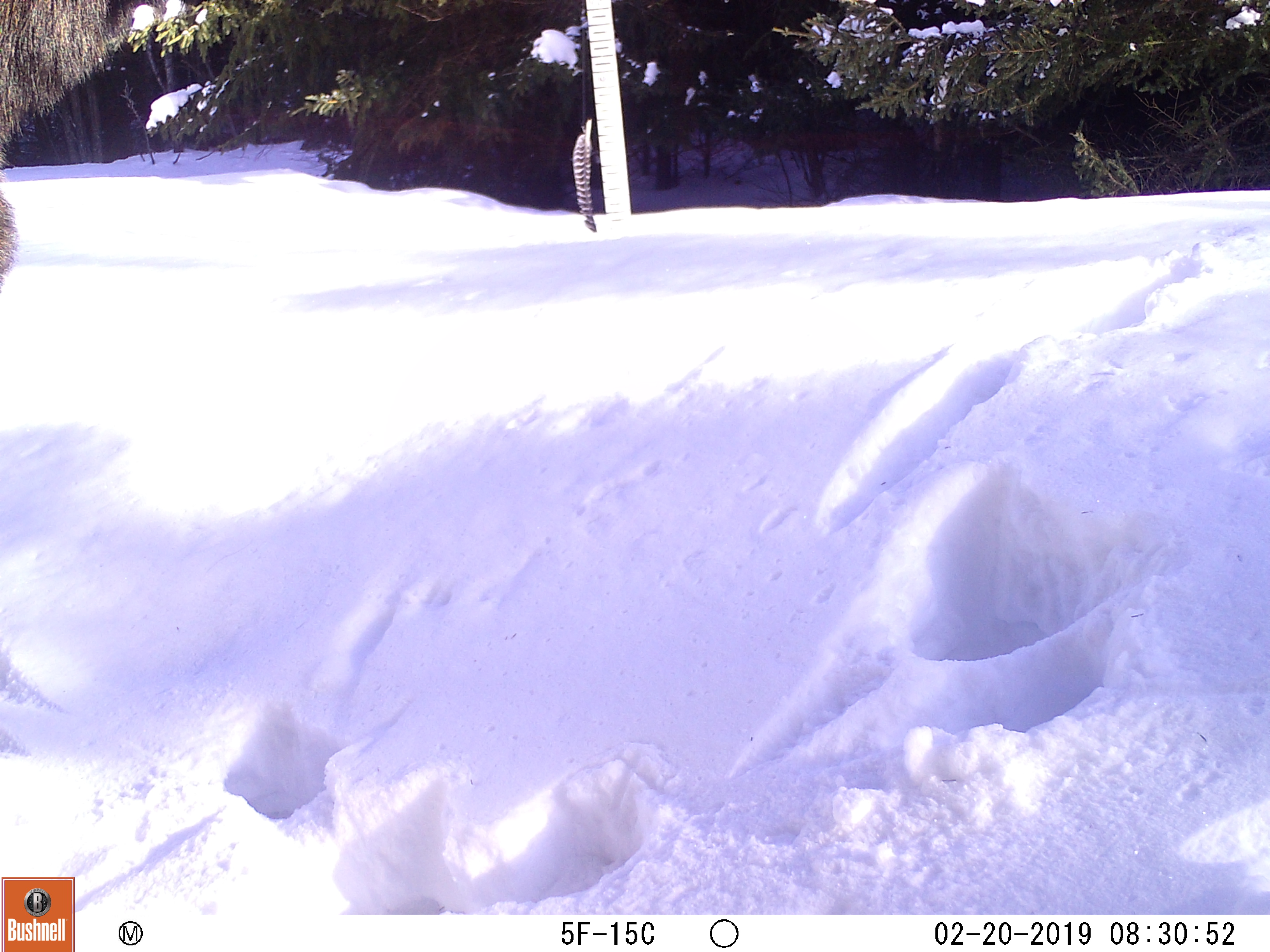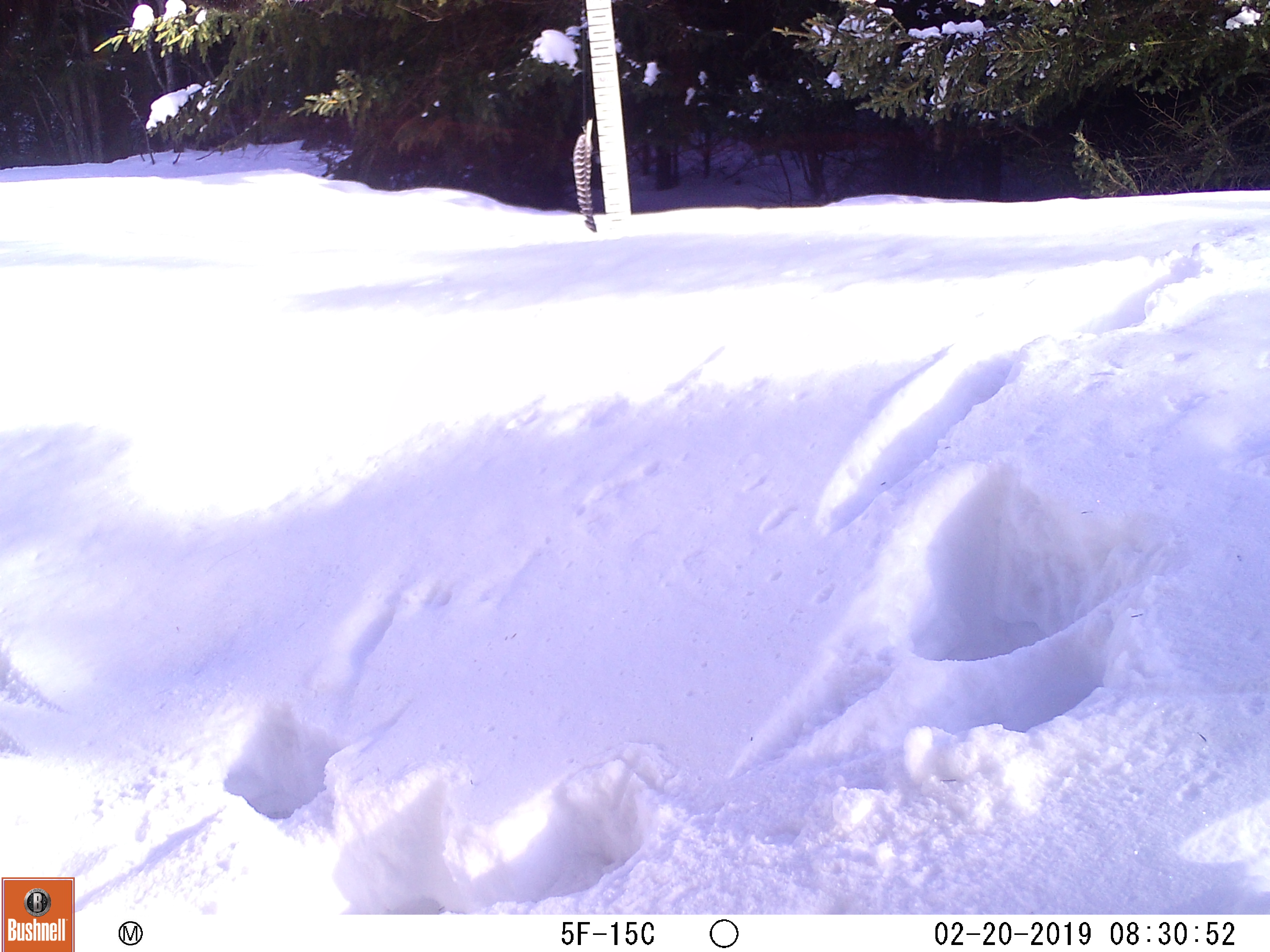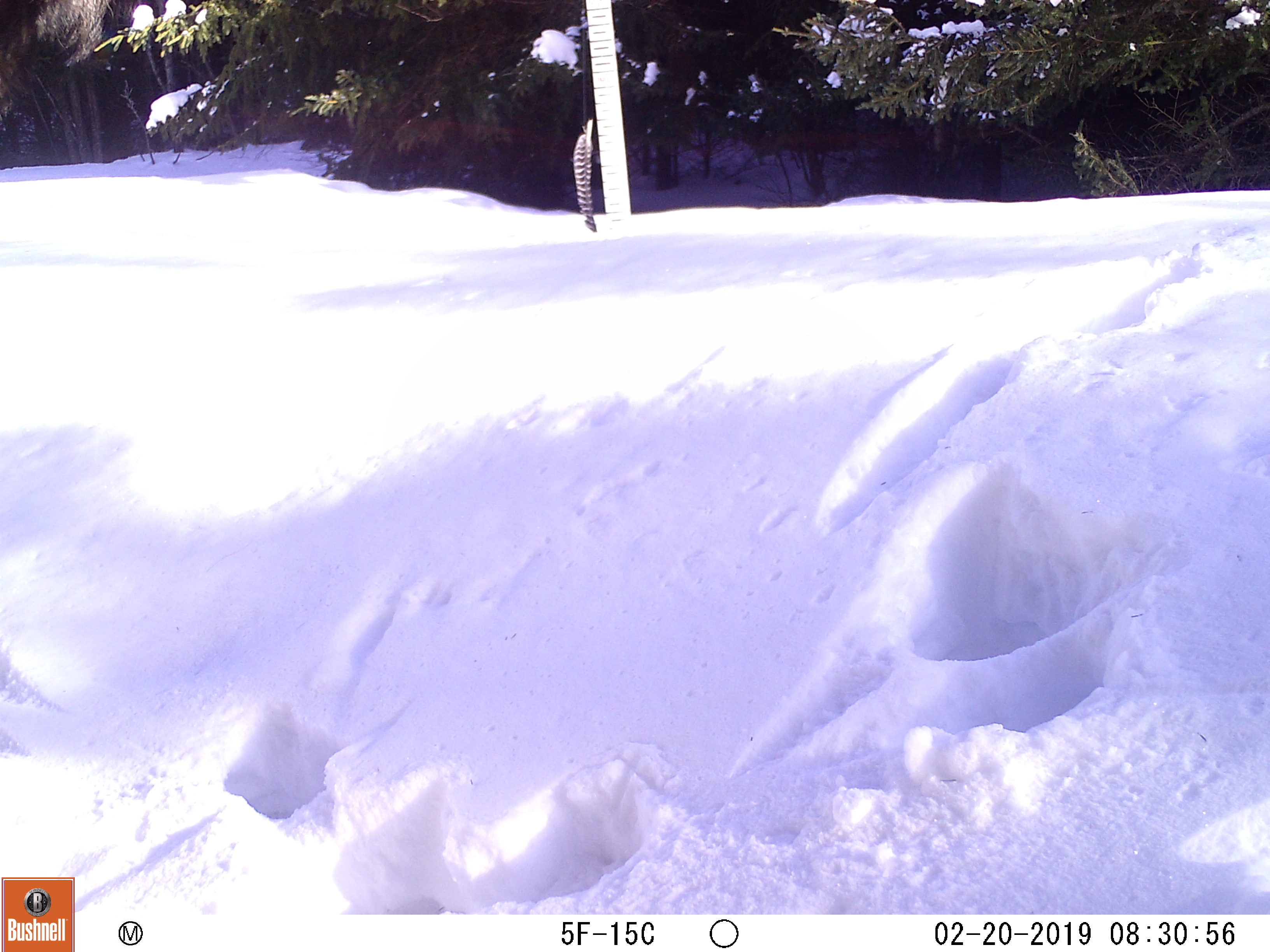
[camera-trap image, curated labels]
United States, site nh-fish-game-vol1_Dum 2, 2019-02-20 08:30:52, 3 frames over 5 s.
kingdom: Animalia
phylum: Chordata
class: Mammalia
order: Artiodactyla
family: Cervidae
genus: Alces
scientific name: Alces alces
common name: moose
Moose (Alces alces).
===
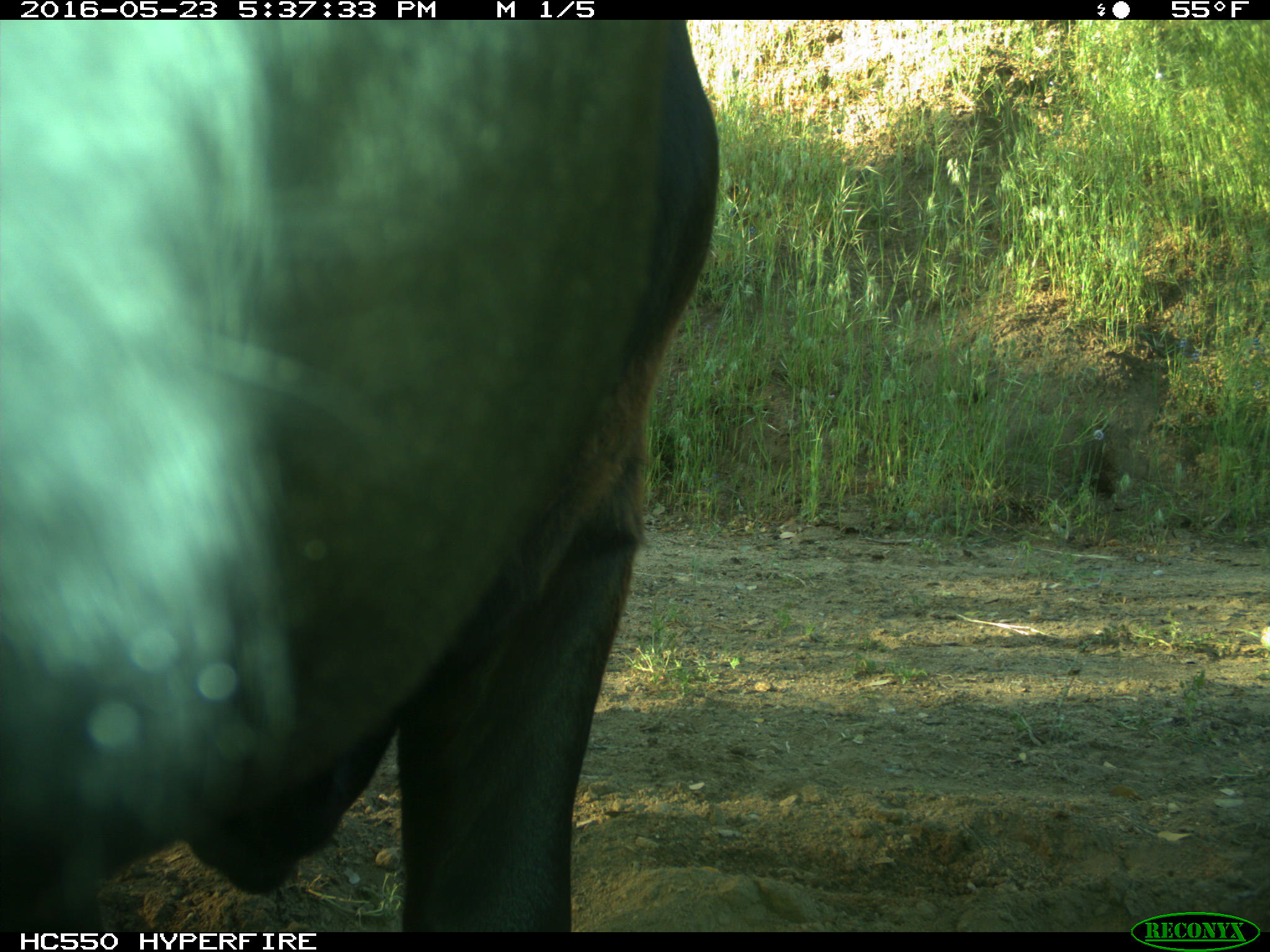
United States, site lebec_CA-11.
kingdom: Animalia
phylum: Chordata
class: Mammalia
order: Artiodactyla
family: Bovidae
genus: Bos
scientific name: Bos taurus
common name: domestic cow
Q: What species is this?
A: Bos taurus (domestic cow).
===
From the entries above, print the lines beginning at the one with "family: Bovidae" and stopping after the one with "A: Bos taurus (domestic cow).", exactly as written and with nothing else.

family: Bovidae
genus: Bos
scientific name: Bos taurus
common name: domestic cow
Q: What species is this?
A: Bos taurus (domestic cow).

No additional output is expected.